Along with this, Papworth sees the development of data standards across all three sectors as a crucial step.

“The technical standards are not a problem,” he says. “It’s the content of the data that is an issue. It’s more about data standards. The technical standards piece is well understood and quite easy; everybody has come onboard.

“It’s that thing about people in primary and secondary care thinking differently to the way social care providers think. Although there is a great deal of commonality in the data, there’s a vast richness in the social care field that doesn’t exist in primary care. And there’s a great deal of exactness in primary and secondary care that doesn’t map directly into social care.

“It’s a case of trying to find sufficient common ground, about finding common assessments as much as anything, and understanding each side. In hospitals they are automatically doing assessments for which the answers already exist in a care home, and if that data can be mapped across the assessment would be automatically delivered.”

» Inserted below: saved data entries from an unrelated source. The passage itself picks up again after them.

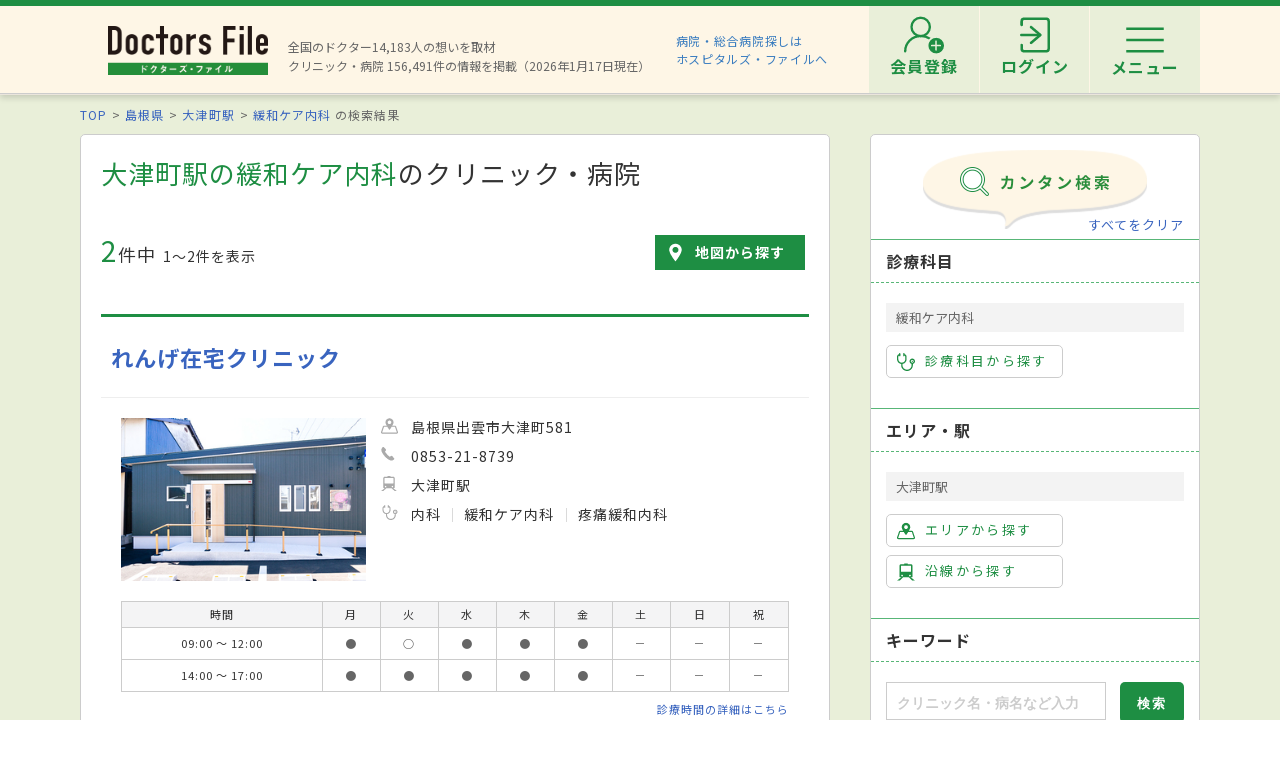

--- FILE ---
content_type: application/javascript
request_url: https://doctorsfile.jp/assets/lozad.min-53986ef52feffb1fb140330f8ce0bd90ede1e252af7312ab59a60a3d0e189b3c.js
body_size: 1009
content:
/*! lozad.js - v1.14.0 - 2019-10-19
* https://github.com/ApoorvSaxena/lozad.js
* Copyright (c) 2019 Apoorv Saxena; Licensed MIT */
!function(t,e){"object"==typeof exports&&"undefined"!=typeof module?module.exports=e():"function"==typeof define&&define.amd?define(e):(t=t||self).lozad=e()}(this,function(){"use strict";function t(t){t.setAttribute("data-loaded",!0)}var e="undefined"!=typeof document&&document.documentMode,r={rootMargin:"0px",threshold:0,load:function(t){if("picture"===t.nodeName.toLowerCase()){var r=document.createElement("img");e&&t.getAttribute("data-iesrc")&&(r.src=t.getAttribute("data-iesrc")),t.getAttribute("data-alt")&&(r.alt=t.getAttribute("data-alt")),t.append(r)}if("video"===t.nodeName.toLowerCase()&&!t.getAttribute("data-src")&&t.children){for(var a=t.children,o=void 0,i=0;i<=a.length-1;i++)(o=a[i].getAttribute("data-src"))&&(a[i].src=o);t.load()}if(t.getAttribute("data-src")&&(t.src=t.getAttribute("data-src")),t.getAttribute("data-srcset")&&t.setAttribute("srcset",t.getAttribute("data-srcset")),t.getAttribute("data-background-image"))t.style.backgroundImage="url('"+t.getAttribute("data-background-image").split(",").join("'),url('")+"')";else if(t.getAttribute("data-background-image-set")){var n=t.getAttribute("data-background-image-set").split(","),d=n[0].substr(0,n[0].indexOf(" "))||n[0];d=-1===d.indexOf("url(")?"url("+d+")":d,1===n.length?t.style.backgroundImage=d:t.setAttribute("style",(t.getAttribute("style")||"")+"background-image: "+d+"; background-image: -webkit-image-set("+n+"); background-image: image-set("+n+")")}t.getAttribute("data-toggle-class")&&t.classList.toggle(t.getAttribute("data-toggle-class"))},loaded:function(){}},a=function(t){return"true"===t.getAttribute("data-loaded")};return function(){var e,o,i=0<arguments.length&&void 0!==arguments[0]?arguments[0]:".lozad",n=1<arguments.length&&void 0!==arguments[1]?arguments[1]:{},d=Object.assign({},r,n),u=d.root,s=d.rootMargin,g=d.threshold,c=d.load,l=d.loaded,b=void 0;return"undefined"!=typeof window&&window.IntersectionObserver&&(b=new IntersectionObserver((e=c,o=l,function(r,i){r.forEach(function(r){(0<r.intersectionRatio||r.isIntersecting)&&(i.unobserve(r.target),a(r.target)||(e(r.target),t(r.target),o(r.target)))})}),{root:u,rootMargin:s,threshold:g})),{observe:function(){for(var e=function(t){var e=1<arguments.length&&void 0!==arguments[1]?arguments[1]:document;return t instanceof Element?[t]:t instanceof NodeList?t:e.querySelectorAll(t)}(i,u),r=0;r<e.length;r++)a(e[r])||(b?b.observe(e[r]):(c(e[r]),t(e[r]),l(e[r])))},triggerLoad:function(e){a(e)||(c(e),t(e),l(e))},observer:b}}});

He says this is not happening at the moment, but that a core part of CASPA’s mission is to support that will enable it and strengthen the integration.

Software firms ready

He adds that the software providers are ready, with packages that need amendments rather than complete redesigns to meet any standards, and that the companies in the industry are ready and eager to respond. This prompts him to hope that data from emergency admissions and discharge from hospital will be transferred “fairly universally” within three years.

There is also a willingness among the suppliers to work with new standards and show a degree of collaboration.

“We think that we can share standards and connectivity to the NHS amongst the software providers, so that if one piece of software is able to send data on a hospital admission, then it’s a relatively low cost, low development timescale for another piece to do the same.

“For instance, one of the member organisations holds a gateway into the NHS network, but provided all IT governance is met it is willing to share it with other members so the cost is reduced.”

Standards could also provide some clear benefits for local authorities. These include improvements in contract monitoring reports, a standard protocol for collecting care evidence and training records during any investigations of safeguarding cases, and the ability to benchmark clinical issues in collaboration with clinical commissioning groups.

It could also support their engagement with digital systems providers.

This underlies a call he put out at the conference that the organisation would like to hear from local authorities about what their suppliers’ systems could provide to make their lives easier. And this reflects the aim of CASPA, as a representative of a relatively small group of companies, to play an active role in the collaboration between all players in the care sector.